Melihat reaksi ini, Ye Gui bingung, jangan-jangan obat buatannya terlalu ampuh, efek samping hilang semua. Atau malah sebaliknya, efek sampingnya jauh lebih menakutkan dan entah kapan akan muncul dengan cara yang tak dapat diduga.

Hanya dia yang tahu, ia malah menunggu munculnya gejala ganjil dari tubuh Lan Yin. Bo Lingzi sendiri tidak terkejut, yakin obat itu berhasil, kalaupun ada efek samping pasti tak berarti dan tak terlihat, karena racun jenis ini justru paling mudah dinetralisir.

Selain gerakannya yang masih terbatas, semangat Lan Yin justru lebih baik, dan bicara pun seperti biasa, sangat banyak.

Ye Gui baru kembali setelah lama menghilang keluar. Ketika masuk, wajahnya lebam dan sembab, ia tertunduk tanpa bicara sedikit pun.

“Kenapa kau jadi begini, siapa yang melakukannya?” Lan Yin langsung marah.

“Ini salahku, aku tak hati-hati, tidak melihat jalan, jadi terjatuh.”

“Ngaco, jelas-jelas bekas dipukul. Katakan siapa pelakunya, jangan takut, aku akan membalasnya, berani-beraninya mengganggu saudaraku!”

“Sudahlah, kau saja sekarang bahkan aku bisa mengalahkanmu.” Ye Gui menghela napas, “Omongan itu memang sumber masalah, sekarang aku paham kenapa Long Li jarang bicara.”

“Apa maksudmu, aku tak paham sedikit pun.”

“Kau tak perlu paham, pokoknya salahku sendiri.”

“Memang pantas dia dapat balasan!” Bo Lingzi masuk sambil berseru, “Dia tadi berjudi di kedai minum, kalah, lalu tak mau bayar, makanya dihajar.
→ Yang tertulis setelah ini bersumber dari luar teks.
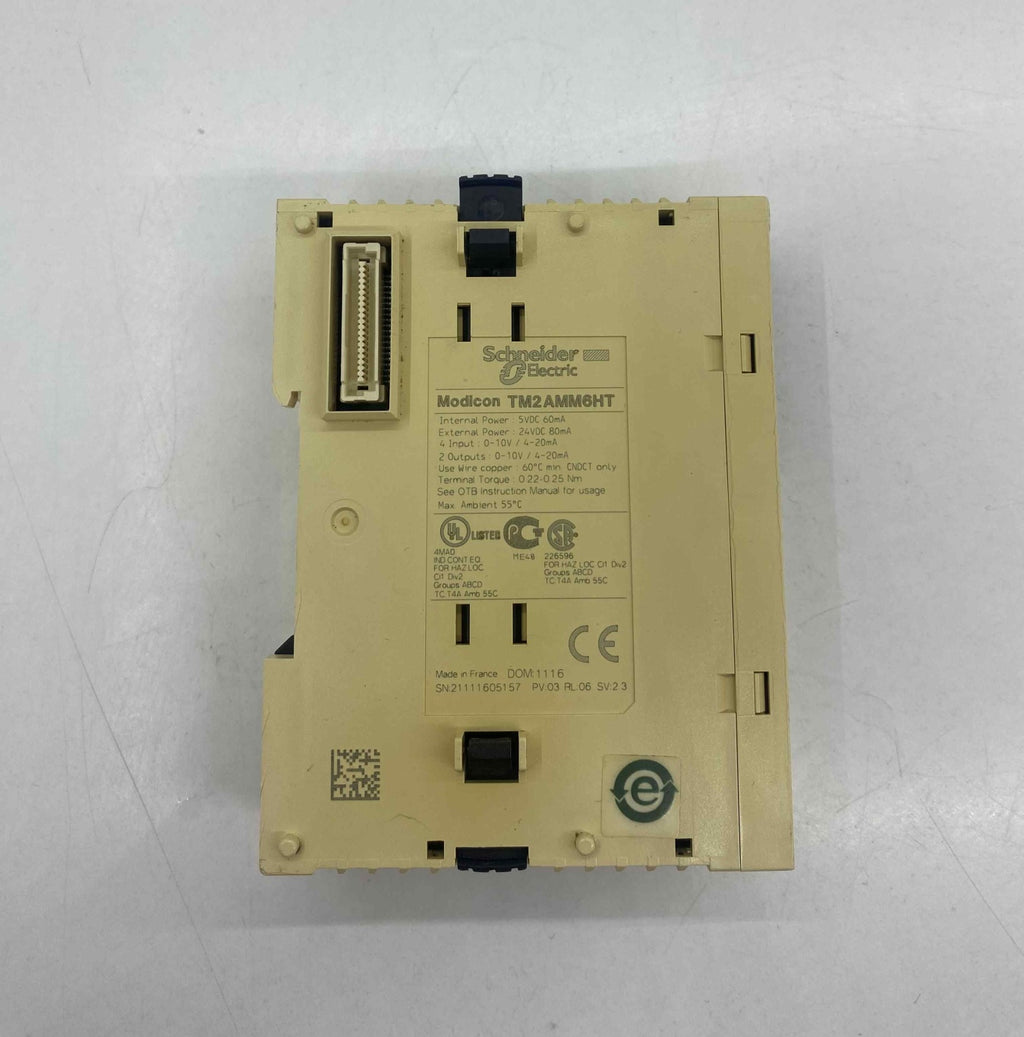 SCHNEIDER TM2AMM6HT PLC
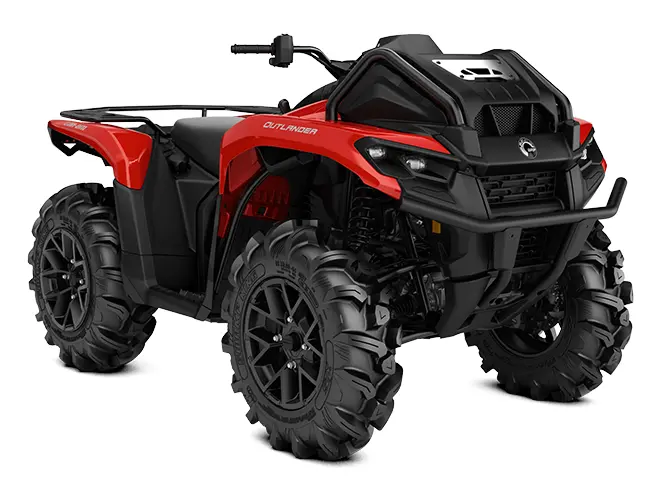 2025 Can-Am Outlander X MR 700 Legion Red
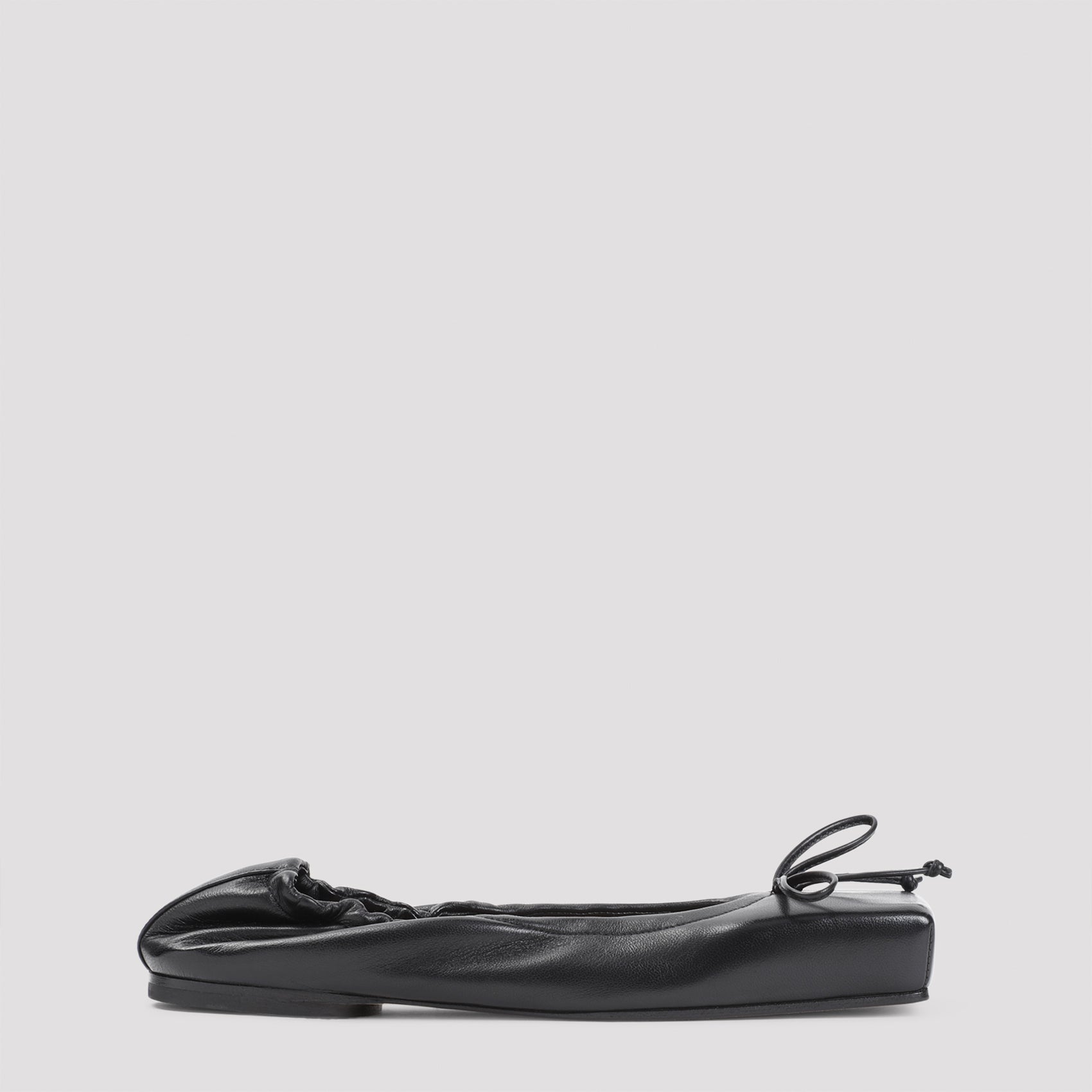 JACQUEMUS-OUTLET-SALE-Ballerinas SCHWARZ-ARCHIVIST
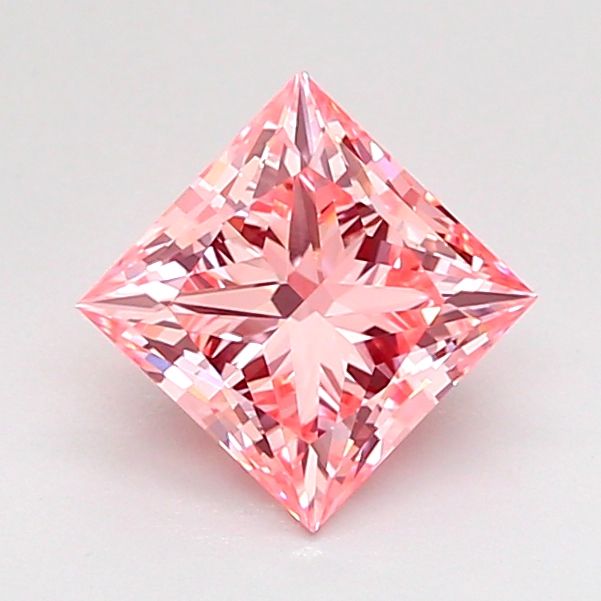 1.04 ct. princess Lab Grown Diamond front image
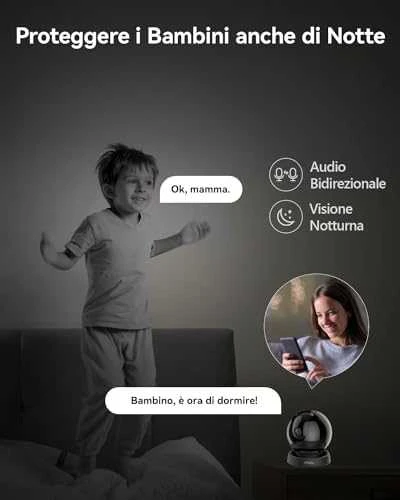 360° vidinė Wi-Fi kamera IMOU Rex 3D 5MP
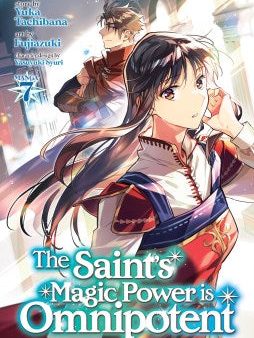 The Saint S Magic Power Is Omnipotent (Manga) Vol. 7 Hot on Sale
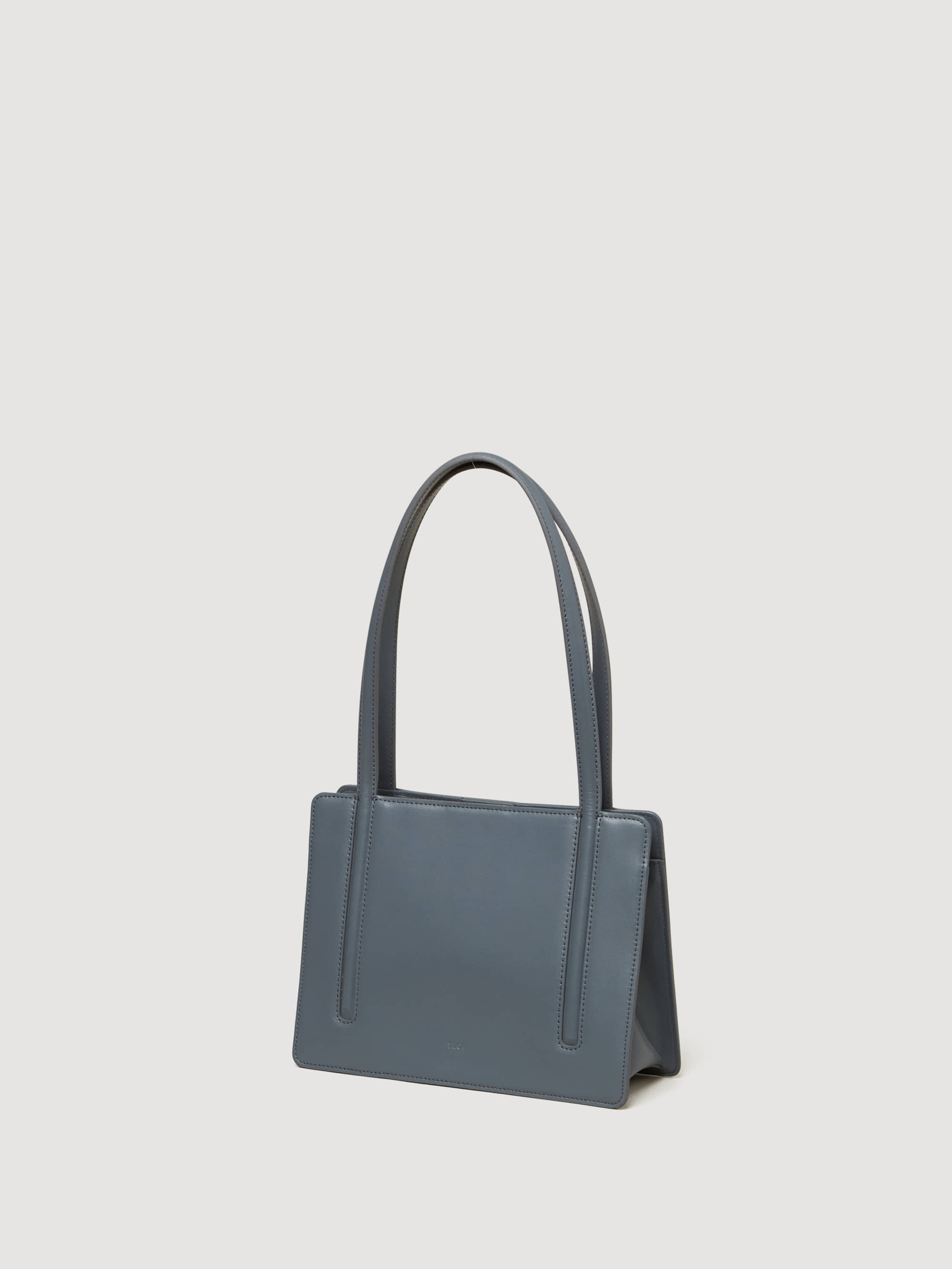 [season off]Mori bag French blue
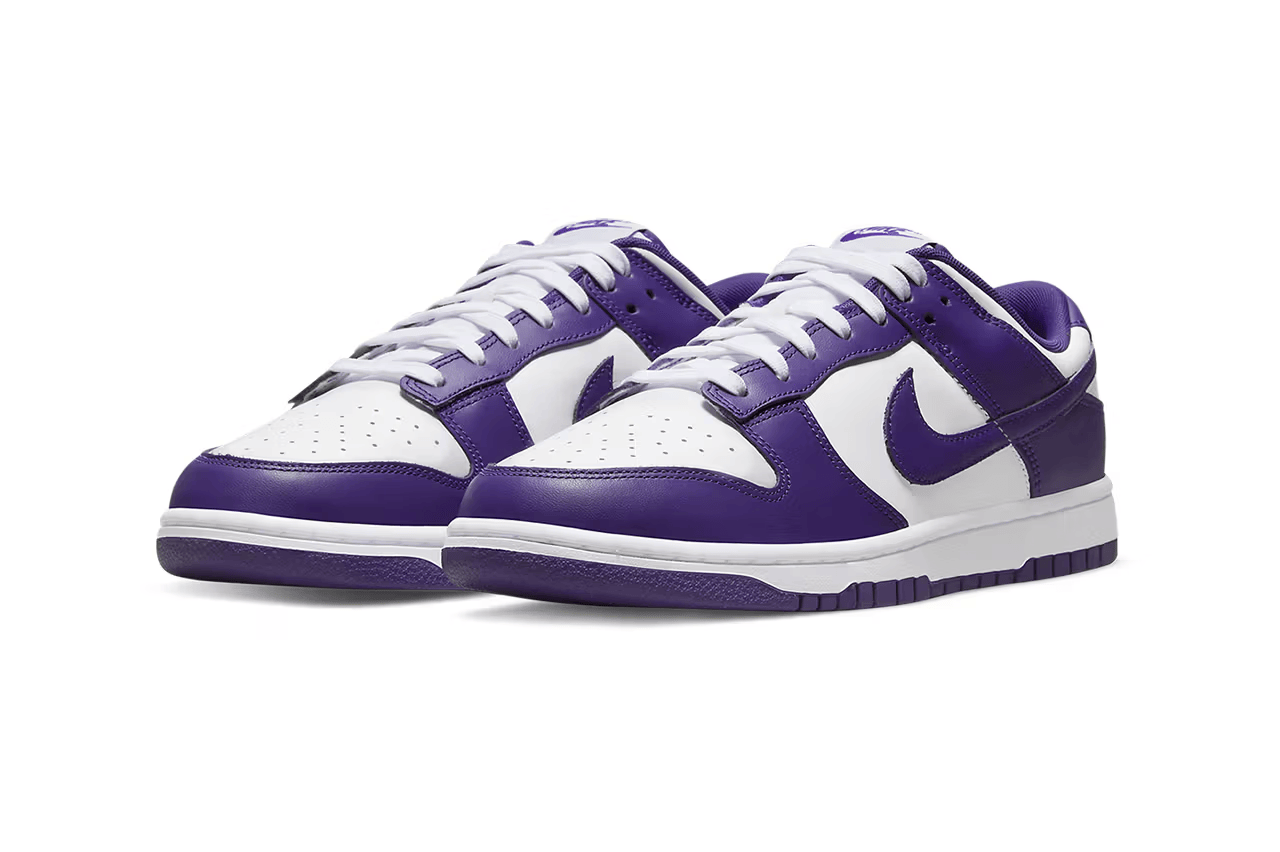 Dunk Low Court Purple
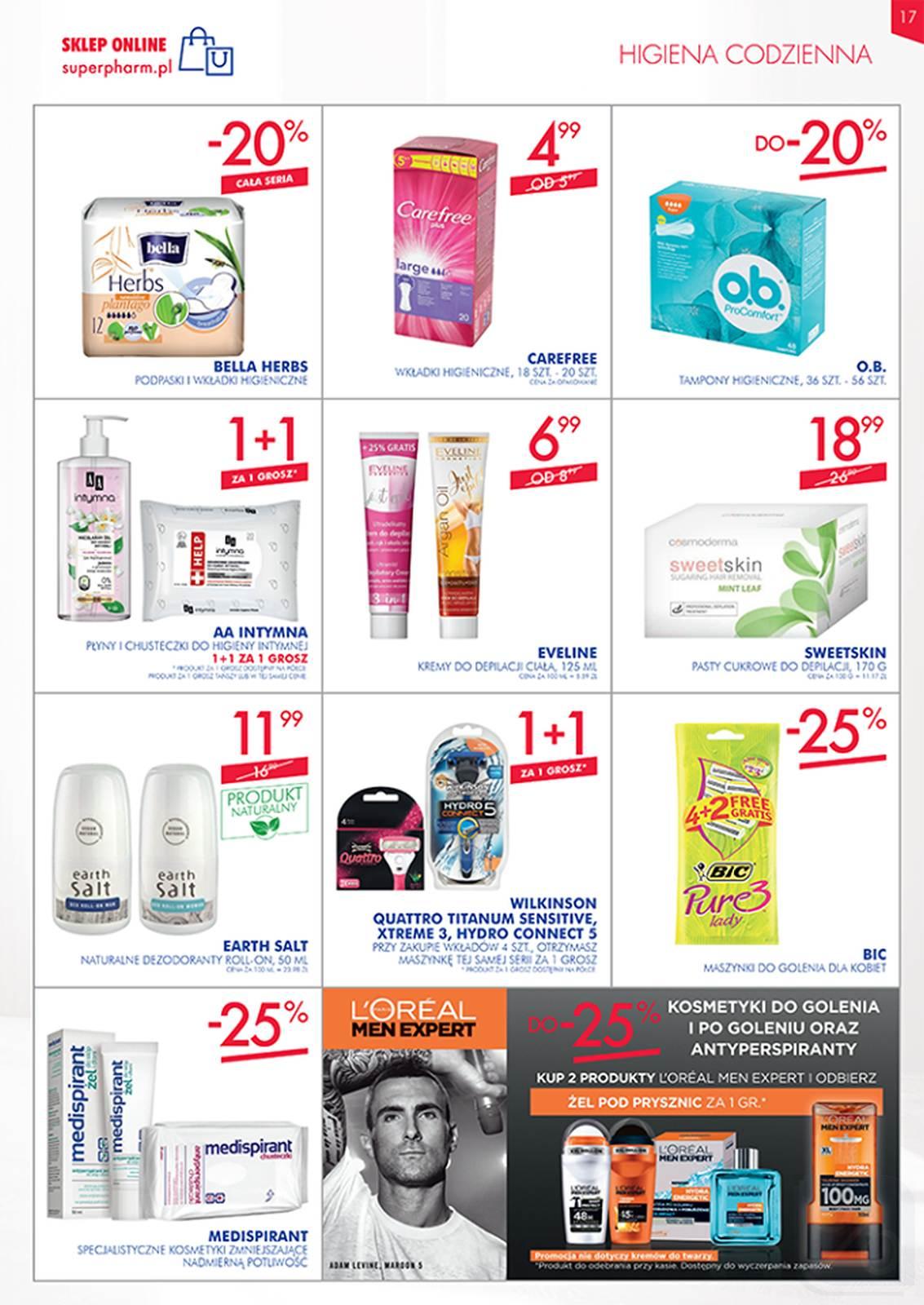 Gazetka promocyjna Superpharm do 31/07/2019 str.17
Benar begitu, kan?”

“Iya, iya!”

“Kalau aku tidak cepat datang menolong, mungkin dia sudah tamat. Benar, kan?”

“Benar, benar!”

“Kau belum berterima kasih padaku.”

Ye Gui memasang wajah sedih, “Terima kasih, pendekar, kau sudah menyelamatkanku, nyawaku sekarang milikmu, jadi tolong ampuni aku!”

“Ada apa sebenarnya?” tanya Lan Yin, melihat gelagat aneh itu.

Bo Lingzi tersenyum ramah, “Tak ada apa-apa, cuma supaya dia jera saja. Orang-orang itu memberi ampun hanya karena segan padaku. Sebenarnya dia hanya luka ringan, tidak sakit kan?”

Ye Gui mengangguk sekuat tenaga, “Tidak sakit, sama sekali tidak sakit!”